### What the task asks
Reproduce the entire listing below character for character, line by line.
***
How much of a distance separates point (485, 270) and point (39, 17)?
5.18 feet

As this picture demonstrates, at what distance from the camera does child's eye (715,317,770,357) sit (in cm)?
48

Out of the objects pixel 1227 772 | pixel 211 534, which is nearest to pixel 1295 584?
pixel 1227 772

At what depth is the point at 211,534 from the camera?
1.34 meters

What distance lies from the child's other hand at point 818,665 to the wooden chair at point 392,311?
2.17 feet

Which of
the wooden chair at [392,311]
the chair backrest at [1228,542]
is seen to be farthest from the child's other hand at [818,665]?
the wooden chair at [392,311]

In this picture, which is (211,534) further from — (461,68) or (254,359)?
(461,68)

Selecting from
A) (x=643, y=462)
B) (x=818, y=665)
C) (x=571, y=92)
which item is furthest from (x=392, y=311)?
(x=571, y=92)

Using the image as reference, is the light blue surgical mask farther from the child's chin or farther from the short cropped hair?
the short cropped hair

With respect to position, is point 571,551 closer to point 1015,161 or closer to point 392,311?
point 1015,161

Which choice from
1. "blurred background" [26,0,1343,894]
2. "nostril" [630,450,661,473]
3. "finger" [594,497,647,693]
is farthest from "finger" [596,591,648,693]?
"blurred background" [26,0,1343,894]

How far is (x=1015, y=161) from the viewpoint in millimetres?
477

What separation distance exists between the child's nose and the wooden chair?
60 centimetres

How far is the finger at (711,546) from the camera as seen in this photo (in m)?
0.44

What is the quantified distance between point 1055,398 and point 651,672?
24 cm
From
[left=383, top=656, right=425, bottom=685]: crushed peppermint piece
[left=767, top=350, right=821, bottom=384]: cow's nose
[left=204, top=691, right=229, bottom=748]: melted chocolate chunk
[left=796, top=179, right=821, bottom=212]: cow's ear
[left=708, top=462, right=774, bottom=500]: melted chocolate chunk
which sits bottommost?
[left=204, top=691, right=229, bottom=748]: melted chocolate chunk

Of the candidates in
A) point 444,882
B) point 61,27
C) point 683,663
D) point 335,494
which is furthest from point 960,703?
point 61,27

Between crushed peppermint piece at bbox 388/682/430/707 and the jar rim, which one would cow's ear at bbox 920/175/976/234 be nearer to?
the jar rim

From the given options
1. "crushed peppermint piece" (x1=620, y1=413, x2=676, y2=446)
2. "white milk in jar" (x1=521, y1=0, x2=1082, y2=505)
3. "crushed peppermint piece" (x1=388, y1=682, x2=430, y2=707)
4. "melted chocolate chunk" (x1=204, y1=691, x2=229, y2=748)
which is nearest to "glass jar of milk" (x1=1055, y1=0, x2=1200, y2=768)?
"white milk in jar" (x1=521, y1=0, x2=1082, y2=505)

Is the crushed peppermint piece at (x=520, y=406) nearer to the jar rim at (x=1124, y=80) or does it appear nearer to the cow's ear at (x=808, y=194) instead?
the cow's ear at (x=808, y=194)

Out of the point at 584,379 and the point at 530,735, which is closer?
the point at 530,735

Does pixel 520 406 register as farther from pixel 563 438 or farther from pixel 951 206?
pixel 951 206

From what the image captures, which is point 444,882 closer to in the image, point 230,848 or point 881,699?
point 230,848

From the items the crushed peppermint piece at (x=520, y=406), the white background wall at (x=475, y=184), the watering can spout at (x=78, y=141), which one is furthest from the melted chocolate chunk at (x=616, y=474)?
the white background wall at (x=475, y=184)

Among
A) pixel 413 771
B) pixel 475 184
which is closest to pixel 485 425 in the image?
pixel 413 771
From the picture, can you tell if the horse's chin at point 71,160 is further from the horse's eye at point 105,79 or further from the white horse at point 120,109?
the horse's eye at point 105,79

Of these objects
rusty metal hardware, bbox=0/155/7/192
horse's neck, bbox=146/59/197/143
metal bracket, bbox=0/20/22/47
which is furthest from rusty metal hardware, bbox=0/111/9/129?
***
### Task output
How much of a distance separates point (485, 270) and point (39, 17)?
5.18 feet

As this picture demonstrates, at what distance from the camera does child's eye (715,317,770,357) sit (in cm)?
48

Out of the objects pixel 1227 772 | pixel 211 534, which is nearest to pixel 1295 584?
pixel 1227 772

At what depth is the point at 211,534 from the camera?
1.34 meters

What distance lies from the child's other hand at point 818,665 to the wooden chair at point 392,311?
2.17 feet

Which of
the wooden chair at [392,311]
the chair backrest at [1228,542]
is seen to be farthest from the child's other hand at [818,665]?
the wooden chair at [392,311]

In this picture, which is (211,534) further from — (461,68) or (254,359)?
(461,68)

Selecting from
A) (x=643, y=462)
B) (x=818, y=665)
C) (x=571, y=92)
which item is furthest from (x=392, y=311)?
(x=571, y=92)

Using the image as reference, is the light blue surgical mask farther from the child's chin or farther from the short cropped hair?
the short cropped hair

With respect to position, is point 571,551 closer to point 1015,161 or closer to point 392,311?
point 1015,161

Which choice from
1. "blurred background" [26,0,1343,894]
2. "nostril" [630,450,661,473]
3. "finger" [594,497,647,693]
is farthest from "finger" [596,591,648,693]?
"blurred background" [26,0,1343,894]

How far is (x=1015, y=161) from the viewpoint in millimetres?
477

What separation distance exists between the child's nose and the wooden chair?
60 centimetres

How far is the finger at (711,546) from the camera as seen in this photo (in m)?
0.44

What is the quantified distance between point 1055,398 and point 651,672?
24 cm
From
[left=383, top=656, right=425, bottom=685]: crushed peppermint piece
[left=767, top=350, right=821, bottom=384]: cow's nose
[left=204, top=691, right=229, bottom=748]: melted chocolate chunk
[left=796, top=179, right=821, bottom=212]: cow's ear
[left=708, top=462, right=774, bottom=500]: melted chocolate chunk
which sits bottommost?
[left=204, top=691, right=229, bottom=748]: melted chocolate chunk

Of the candidates in
A) point 444,882
B) point 61,27
C) point 683,663
D) point 335,494
which is furthest from point 960,703?
point 61,27

Between crushed peppermint piece at bbox 388/682/430/707 and the jar rim, which one would cow's ear at bbox 920/175/976/234 be nearer to?
the jar rim

From the given options
1. "crushed peppermint piece" (x1=620, y1=413, x2=676, y2=446)
2. "white milk in jar" (x1=521, y1=0, x2=1082, y2=505)
3. "crushed peppermint piece" (x1=388, y1=682, x2=430, y2=707)
4. "melted chocolate chunk" (x1=204, y1=691, x2=229, y2=748)
which is nearest to "glass jar of milk" (x1=1055, y1=0, x2=1200, y2=768)?
"white milk in jar" (x1=521, y1=0, x2=1082, y2=505)

Is the crushed peppermint piece at (x=520, y=406) nearer to the jar rim at (x=1124, y=80) or does it appear nearer to the cow's ear at (x=808, y=194) instead?
the cow's ear at (x=808, y=194)

Out of the point at 584,379 and the point at 530,735, which is closer?
the point at 530,735

Does pixel 520 406 register as farther from pixel 563 438 or farther from pixel 951 206?
pixel 951 206

From what the image captures, which is point 444,882 closer to in the image, point 230,848 or point 881,699?
point 230,848

From the items the crushed peppermint piece at (x=520, y=406), the white background wall at (x=475, y=184), the watering can spout at (x=78, y=141), which one is furthest from the melted chocolate chunk at (x=616, y=474)?
the white background wall at (x=475, y=184)

Among
A) pixel 413 771
B) pixel 475 184
which is closest to pixel 485 425 in the image?
pixel 413 771
From the picture, can you tell if the horse's chin at point 71,160 is further from the horse's eye at point 105,79 or further from the white horse at point 120,109?
the horse's eye at point 105,79

Of these objects
rusty metal hardware, bbox=0/155/7/192
horse's neck, bbox=146/59/197/143
metal bracket, bbox=0/20/22/47
which is furthest from rusty metal hardware, bbox=0/111/9/129?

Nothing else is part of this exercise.